### EXERCISE
Find and copy each line in the material below where the string "assets" occurs.

### AVAILABLE DATA
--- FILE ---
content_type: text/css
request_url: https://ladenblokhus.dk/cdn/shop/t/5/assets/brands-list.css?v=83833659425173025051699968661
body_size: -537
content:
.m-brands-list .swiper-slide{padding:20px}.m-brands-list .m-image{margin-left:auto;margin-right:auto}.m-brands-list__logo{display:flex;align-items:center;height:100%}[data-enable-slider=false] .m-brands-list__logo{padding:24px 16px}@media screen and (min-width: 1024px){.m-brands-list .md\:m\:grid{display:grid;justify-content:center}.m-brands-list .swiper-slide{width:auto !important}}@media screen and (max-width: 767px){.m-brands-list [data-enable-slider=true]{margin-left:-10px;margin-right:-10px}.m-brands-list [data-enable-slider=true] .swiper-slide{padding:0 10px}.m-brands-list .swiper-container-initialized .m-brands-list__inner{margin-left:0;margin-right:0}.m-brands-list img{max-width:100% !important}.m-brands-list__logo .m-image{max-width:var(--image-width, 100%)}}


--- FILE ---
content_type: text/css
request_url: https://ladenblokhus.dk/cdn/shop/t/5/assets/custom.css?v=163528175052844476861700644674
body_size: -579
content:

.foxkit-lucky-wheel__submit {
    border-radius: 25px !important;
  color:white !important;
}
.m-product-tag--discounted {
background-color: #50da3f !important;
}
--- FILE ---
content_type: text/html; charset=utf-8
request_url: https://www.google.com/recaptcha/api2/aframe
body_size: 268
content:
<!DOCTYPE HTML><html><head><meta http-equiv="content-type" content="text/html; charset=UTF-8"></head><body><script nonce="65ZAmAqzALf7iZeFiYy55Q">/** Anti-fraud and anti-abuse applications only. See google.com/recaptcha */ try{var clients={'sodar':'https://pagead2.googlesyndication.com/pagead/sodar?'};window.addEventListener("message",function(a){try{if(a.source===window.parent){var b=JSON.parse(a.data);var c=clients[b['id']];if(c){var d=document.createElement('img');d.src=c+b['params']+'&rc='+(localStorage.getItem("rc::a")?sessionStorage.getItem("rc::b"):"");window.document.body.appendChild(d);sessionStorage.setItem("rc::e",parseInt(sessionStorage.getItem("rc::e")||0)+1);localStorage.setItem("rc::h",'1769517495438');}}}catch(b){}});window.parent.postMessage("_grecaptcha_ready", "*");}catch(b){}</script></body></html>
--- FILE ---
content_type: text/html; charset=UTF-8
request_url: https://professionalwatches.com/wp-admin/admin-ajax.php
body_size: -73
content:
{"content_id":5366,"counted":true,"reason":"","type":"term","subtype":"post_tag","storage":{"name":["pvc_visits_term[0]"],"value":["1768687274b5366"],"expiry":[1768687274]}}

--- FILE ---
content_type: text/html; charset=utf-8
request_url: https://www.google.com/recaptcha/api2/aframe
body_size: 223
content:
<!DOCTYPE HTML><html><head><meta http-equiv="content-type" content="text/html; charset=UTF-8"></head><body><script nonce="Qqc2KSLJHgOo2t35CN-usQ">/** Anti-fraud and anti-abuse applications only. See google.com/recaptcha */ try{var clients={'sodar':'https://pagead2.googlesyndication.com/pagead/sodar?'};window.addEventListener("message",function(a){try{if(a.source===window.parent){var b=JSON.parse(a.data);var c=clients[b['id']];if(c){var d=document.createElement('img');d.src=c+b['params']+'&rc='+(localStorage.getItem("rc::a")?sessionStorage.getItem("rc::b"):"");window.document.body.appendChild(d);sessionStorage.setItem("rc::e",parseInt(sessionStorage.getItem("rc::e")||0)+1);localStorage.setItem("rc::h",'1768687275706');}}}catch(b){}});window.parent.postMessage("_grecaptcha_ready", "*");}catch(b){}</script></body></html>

### EXERCISE RESULT
request_url: https://ladenblokhus.dk/cdn/shop/t/5/assets/brands-list.css?v=83833659425173025051699968661
request_url: https://ladenblokhus.dk/cdn/shop/t/5/assets/custom.css?v=163528175052844476861700644674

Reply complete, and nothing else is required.